The oldest written recipe discovered in Egypt is dated from approximately the year 300 AD. A recipe for red lentils, it was written on papyrus in the Greek language.

The Egyptian Ministry of Tourism and Antiquities recently released a video on the history of cooking in Egypt, showing the oldest known recipe in the North African country.

It turns out that the recipe from the third century was either written there by a person who possessed fluency of the Greek language or that the recipe written on papyrus had otherwise originated from Greece.

The ancient Egyptians consumed lentils since prehistoric times, or since around 4000 BC. However, the fact that the lentil recipe is written in Greek indicates that it was also a part of the Greek diet.

Greeks in Egypt

Greeks have resided in Egypt since at least the 7th century BC. Herodotus visited Egypt in the 5th century BC and claimed that Greeks were one of the first groups of foreigners to have ever lived in the region.

The Greek presence is particularly strong in Alexandria even to this day.

The story of Hellenism in Alexandria, Egypt’s second largest city, goes back to more than two millennia and is marked by Alexander the Great’s placement of the first stone as part of the city’s first street in 331 BC.

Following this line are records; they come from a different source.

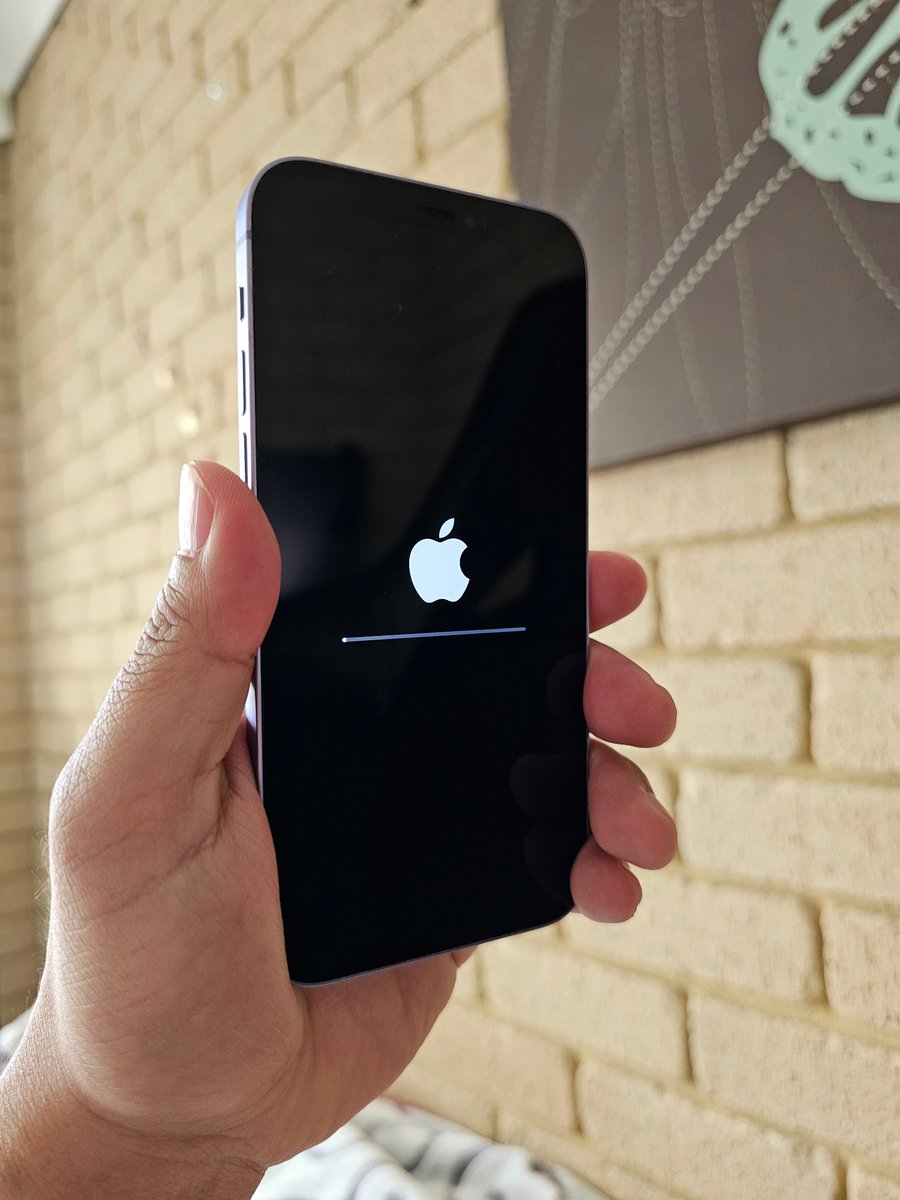 thetechwiz tweet media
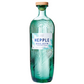 Hepple Douglas Fir Vodka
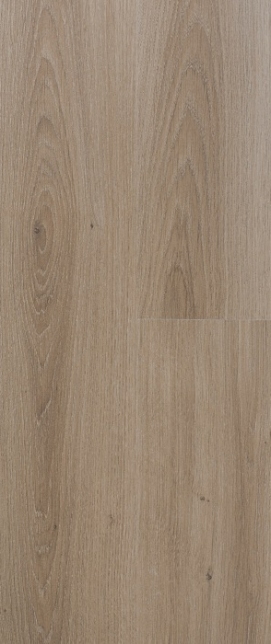 laminatlar, laminat qiymetleri, Laminat baku, laminat satışı, ucuz laminatlar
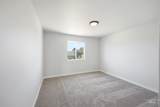 8441 Tyrion Way - Photo 16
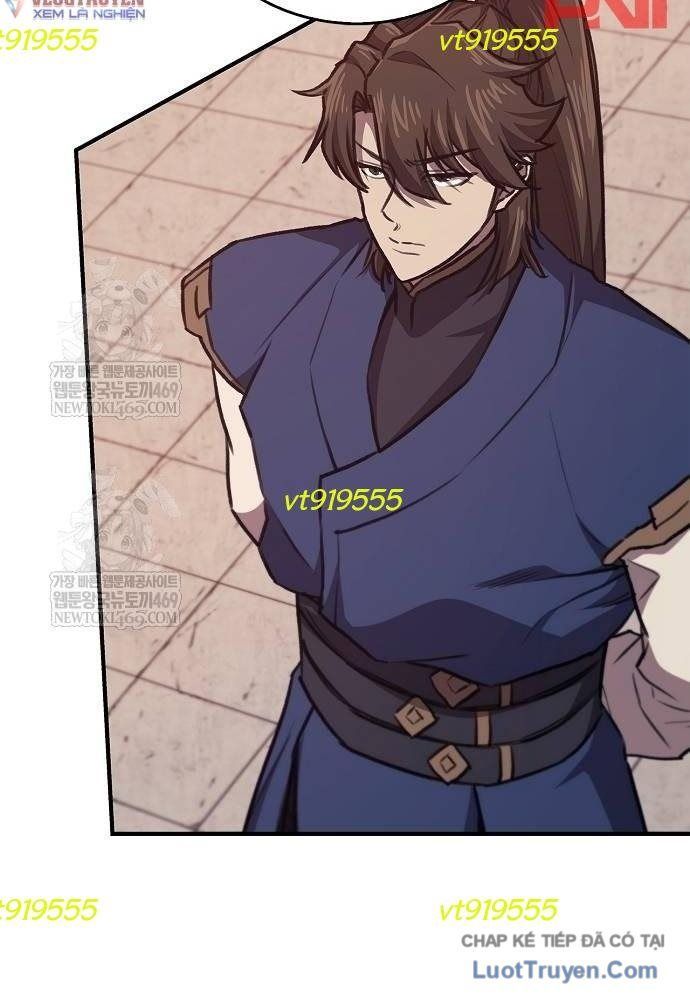 Ma Giáo Quan Quy Hoàn Chapter 37 - 66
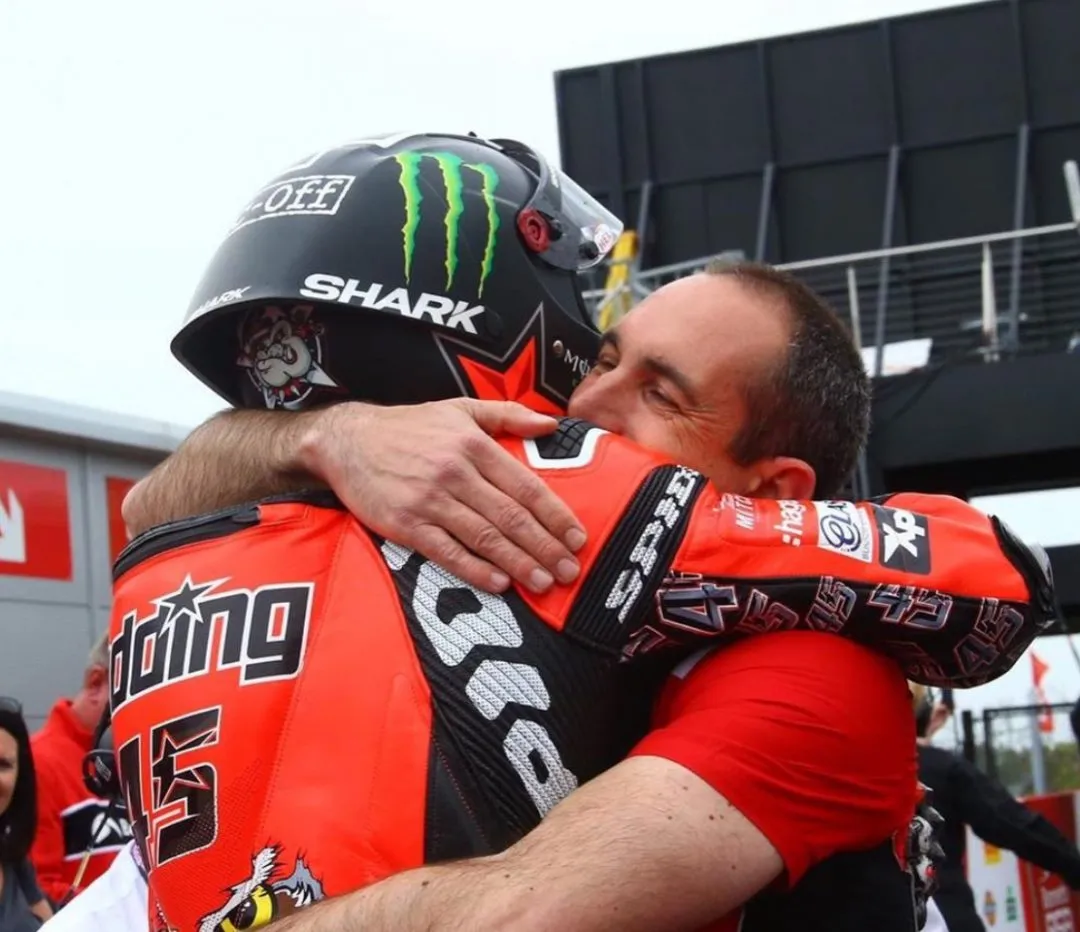 cover scott e1576687606161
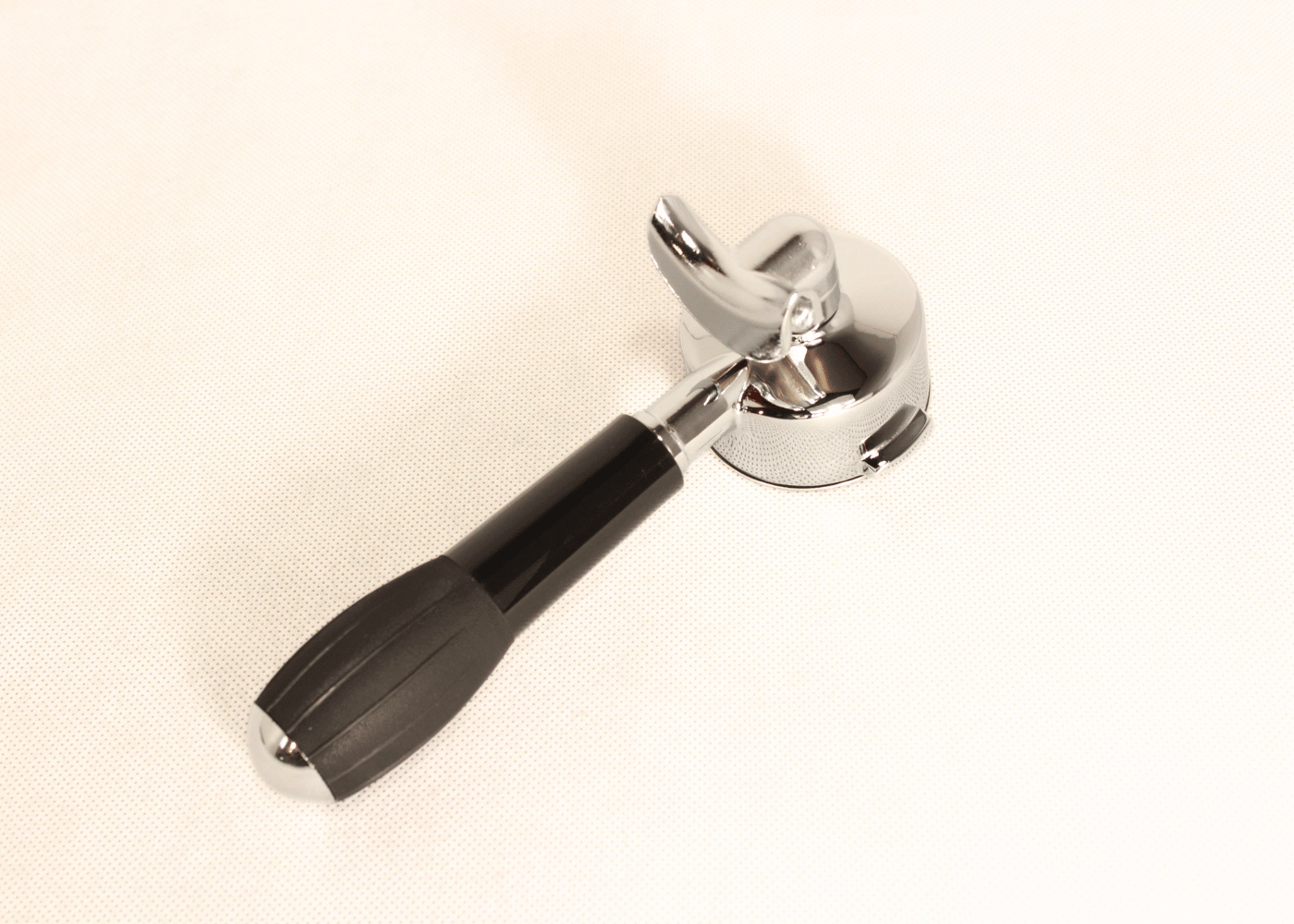 Kolba La Spaziale - podwójna - Thumbnail 2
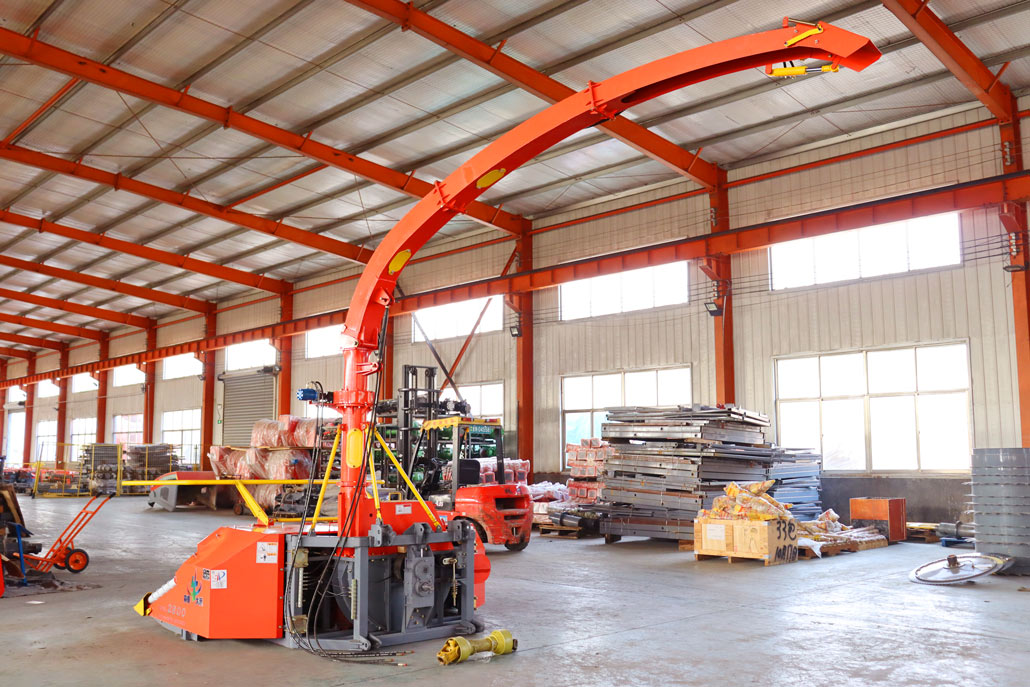 2.620m ڈبل چاپ ہارویسٹر برائے فروخت 2.620m ڈبل چاپ ہارویسٹر برائے فروخت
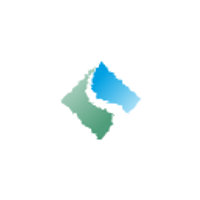 Shish Industries Ltd Logo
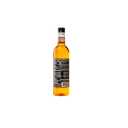 DaVinci Gourmet Classic Pineapple Syrup, 25.4 Fluid Ounces (Pack of 1) (EXP 06/09/28)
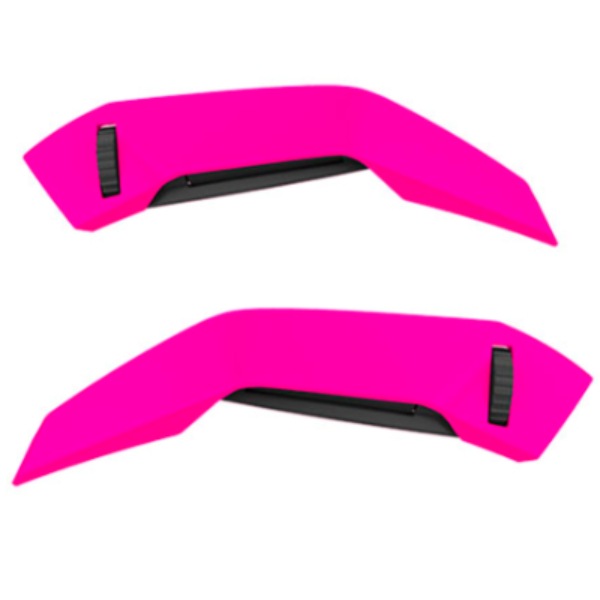 Airoh Ventiladores de techo Connor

Hellenistic Alexandria was best known for the Lighthouse of Alexandria (the Pharos), one of the Seven Wonders of the Ancient World; its Great Library (the largest in the ancient world); and its Necropolis, which was one of the Seven Wonders of the Middle Ages.

Alexandria was at one time one of the most powerful cities of the ancient Mediterranean region second only to Rome.

In more modern times, Greeks once again began to settle in Alexandria in the 18th and 19th centuries. A new wave of immigration flooded Alexandria shortly after the Greek revolution of 1821, marking the beginning of the so-called European era of the city.